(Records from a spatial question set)
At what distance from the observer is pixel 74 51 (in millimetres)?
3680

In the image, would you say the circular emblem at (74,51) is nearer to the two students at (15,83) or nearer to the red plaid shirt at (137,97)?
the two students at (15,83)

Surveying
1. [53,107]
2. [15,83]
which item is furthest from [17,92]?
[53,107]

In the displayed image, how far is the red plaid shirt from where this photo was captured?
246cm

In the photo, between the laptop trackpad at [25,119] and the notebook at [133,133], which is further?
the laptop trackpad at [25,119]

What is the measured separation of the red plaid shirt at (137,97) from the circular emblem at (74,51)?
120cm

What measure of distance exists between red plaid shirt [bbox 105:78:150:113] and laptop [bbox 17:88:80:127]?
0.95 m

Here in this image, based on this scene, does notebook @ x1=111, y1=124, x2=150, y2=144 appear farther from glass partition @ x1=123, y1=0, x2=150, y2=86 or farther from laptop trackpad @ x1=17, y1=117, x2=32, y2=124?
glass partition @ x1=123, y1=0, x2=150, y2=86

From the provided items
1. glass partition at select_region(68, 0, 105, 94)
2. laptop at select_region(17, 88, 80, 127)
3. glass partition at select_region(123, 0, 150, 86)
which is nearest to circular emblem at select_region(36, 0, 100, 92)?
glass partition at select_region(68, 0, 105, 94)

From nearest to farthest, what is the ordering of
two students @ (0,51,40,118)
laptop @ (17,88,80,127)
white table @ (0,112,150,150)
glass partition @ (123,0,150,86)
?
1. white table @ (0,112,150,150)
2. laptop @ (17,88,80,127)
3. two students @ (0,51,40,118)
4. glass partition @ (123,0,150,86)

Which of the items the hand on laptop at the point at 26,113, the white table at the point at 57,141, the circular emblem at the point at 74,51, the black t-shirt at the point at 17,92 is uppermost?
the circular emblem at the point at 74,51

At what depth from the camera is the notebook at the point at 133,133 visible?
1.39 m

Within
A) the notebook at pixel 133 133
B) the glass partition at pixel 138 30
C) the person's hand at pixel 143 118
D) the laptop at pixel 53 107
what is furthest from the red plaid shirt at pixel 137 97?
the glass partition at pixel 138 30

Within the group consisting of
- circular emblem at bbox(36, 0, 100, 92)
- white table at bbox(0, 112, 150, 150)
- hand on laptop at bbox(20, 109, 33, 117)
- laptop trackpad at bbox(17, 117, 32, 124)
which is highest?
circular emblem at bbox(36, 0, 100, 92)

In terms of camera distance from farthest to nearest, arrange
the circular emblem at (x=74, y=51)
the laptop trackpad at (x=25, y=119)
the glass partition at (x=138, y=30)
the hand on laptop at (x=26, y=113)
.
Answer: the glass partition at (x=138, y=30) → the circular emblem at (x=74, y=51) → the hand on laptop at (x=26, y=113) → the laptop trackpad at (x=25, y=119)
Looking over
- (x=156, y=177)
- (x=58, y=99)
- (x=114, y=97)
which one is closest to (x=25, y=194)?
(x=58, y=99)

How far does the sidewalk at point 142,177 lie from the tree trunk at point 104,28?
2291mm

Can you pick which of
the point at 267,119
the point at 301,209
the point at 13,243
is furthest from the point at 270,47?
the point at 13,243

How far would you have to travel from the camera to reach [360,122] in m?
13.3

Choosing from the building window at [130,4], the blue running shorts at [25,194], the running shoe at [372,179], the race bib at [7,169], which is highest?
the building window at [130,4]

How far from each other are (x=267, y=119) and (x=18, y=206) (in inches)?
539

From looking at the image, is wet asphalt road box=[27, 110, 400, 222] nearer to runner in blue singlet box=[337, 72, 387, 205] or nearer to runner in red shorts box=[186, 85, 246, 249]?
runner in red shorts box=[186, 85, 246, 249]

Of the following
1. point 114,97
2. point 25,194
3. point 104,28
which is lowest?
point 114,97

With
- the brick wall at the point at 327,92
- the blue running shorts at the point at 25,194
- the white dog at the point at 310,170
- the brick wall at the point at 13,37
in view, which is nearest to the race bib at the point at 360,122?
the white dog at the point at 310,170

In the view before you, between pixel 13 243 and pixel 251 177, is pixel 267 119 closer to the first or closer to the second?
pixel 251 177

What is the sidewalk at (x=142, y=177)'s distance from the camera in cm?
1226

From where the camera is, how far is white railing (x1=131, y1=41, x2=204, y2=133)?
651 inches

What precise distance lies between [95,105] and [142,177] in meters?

**AIM**
Transcribe the material exactly as it reads.

**ANSWER FOR THIS EXERCISE**
At what distance from the observer is pixel 74 51 (in millimetres)?
3680

In the image, would you say the circular emblem at (74,51) is nearer to the two students at (15,83) or nearer to the red plaid shirt at (137,97)?
the two students at (15,83)

Surveying
1. [53,107]
2. [15,83]
which item is furthest from [17,92]?
[53,107]

In the displayed image, how far is the red plaid shirt from where this photo was captured?
246cm

In the photo, between the laptop trackpad at [25,119] and the notebook at [133,133], which is further?
the laptop trackpad at [25,119]

What is the measured separation of the red plaid shirt at (137,97) from the circular emblem at (74,51)?
120cm

What measure of distance exists between red plaid shirt [bbox 105:78:150:113] and laptop [bbox 17:88:80:127]?
0.95 m

Here in this image, based on this scene, does notebook @ x1=111, y1=124, x2=150, y2=144 appear farther from glass partition @ x1=123, y1=0, x2=150, y2=86 or farther from laptop trackpad @ x1=17, y1=117, x2=32, y2=124?
glass partition @ x1=123, y1=0, x2=150, y2=86

From the provided items
1. glass partition at select_region(68, 0, 105, 94)
2. laptop at select_region(17, 88, 80, 127)
3. glass partition at select_region(123, 0, 150, 86)
which is nearest to circular emblem at select_region(36, 0, 100, 92)?
glass partition at select_region(68, 0, 105, 94)

From nearest to farthest, what is the ordering of
two students @ (0,51,40,118)
laptop @ (17,88,80,127)
white table @ (0,112,150,150)
glass partition @ (123,0,150,86)
?
1. white table @ (0,112,150,150)
2. laptop @ (17,88,80,127)
3. two students @ (0,51,40,118)
4. glass partition @ (123,0,150,86)

Which of the items the hand on laptop at the point at 26,113, the white table at the point at 57,141, the circular emblem at the point at 74,51, the black t-shirt at the point at 17,92 is uppermost?
the circular emblem at the point at 74,51

At what depth from the camera is the notebook at the point at 133,133 visible?
1.39 m

Within
A) the notebook at pixel 133 133
B) the glass partition at pixel 138 30
C) the person's hand at pixel 143 118
D) the laptop at pixel 53 107
what is furthest from the red plaid shirt at pixel 137 97?
the glass partition at pixel 138 30

Within the group consisting of
- circular emblem at bbox(36, 0, 100, 92)
- white table at bbox(0, 112, 150, 150)
- hand on laptop at bbox(20, 109, 33, 117)
- laptop trackpad at bbox(17, 117, 32, 124)
which is highest?
circular emblem at bbox(36, 0, 100, 92)

In terms of camera distance from farthest to nearest, arrange
the circular emblem at (x=74, y=51)
the laptop trackpad at (x=25, y=119)
the glass partition at (x=138, y=30)
the hand on laptop at (x=26, y=113)
.
Answer: the glass partition at (x=138, y=30) → the circular emblem at (x=74, y=51) → the hand on laptop at (x=26, y=113) → the laptop trackpad at (x=25, y=119)
Looking over
- (x=156, y=177)
- (x=58, y=99)
- (x=114, y=97)
which one is closest to (x=25, y=194)?
(x=58, y=99)

How far does the sidewalk at point 142,177 lie from the tree trunk at point 104,28?
2291mm

Can you pick which of
the point at 267,119
the point at 301,209
the point at 13,243
is furthest from the point at 270,47?
the point at 13,243

How far would you have to travel from the camera to reach [360,122] in m?
13.3

Choosing from the building window at [130,4], the blue running shorts at [25,194], the running shoe at [372,179], the race bib at [7,169], which is highest?
the building window at [130,4]

How far from each other are (x=267, y=119) and (x=18, y=206) (in inches)?
539

From looking at the image, is wet asphalt road box=[27, 110, 400, 222] nearer to runner in blue singlet box=[337, 72, 387, 205] or nearer to runner in red shorts box=[186, 85, 246, 249]?
runner in red shorts box=[186, 85, 246, 249]

Of the following
1. point 114,97
2. point 25,194
3. point 104,28
which is lowest?
point 114,97

With
- the brick wall at the point at 327,92
- the blue running shorts at the point at 25,194
- the white dog at the point at 310,170
- the brick wall at the point at 13,37
in view, which is nearest to the race bib at the point at 360,122?
the white dog at the point at 310,170

In the view before you, between pixel 13 243 and pixel 251 177, is pixel 267 119 closer to the first or closer to the second?
pixel 251 177

What is the sidewalk at (x=142, y=177)'s distance from the camera in cm?
1226

From where the camera is, how far is white railing (x1=131, y1=41, x2=204, y2=133)?
651 inches

What precise distance lies between [95,105] and [142,177] in meters?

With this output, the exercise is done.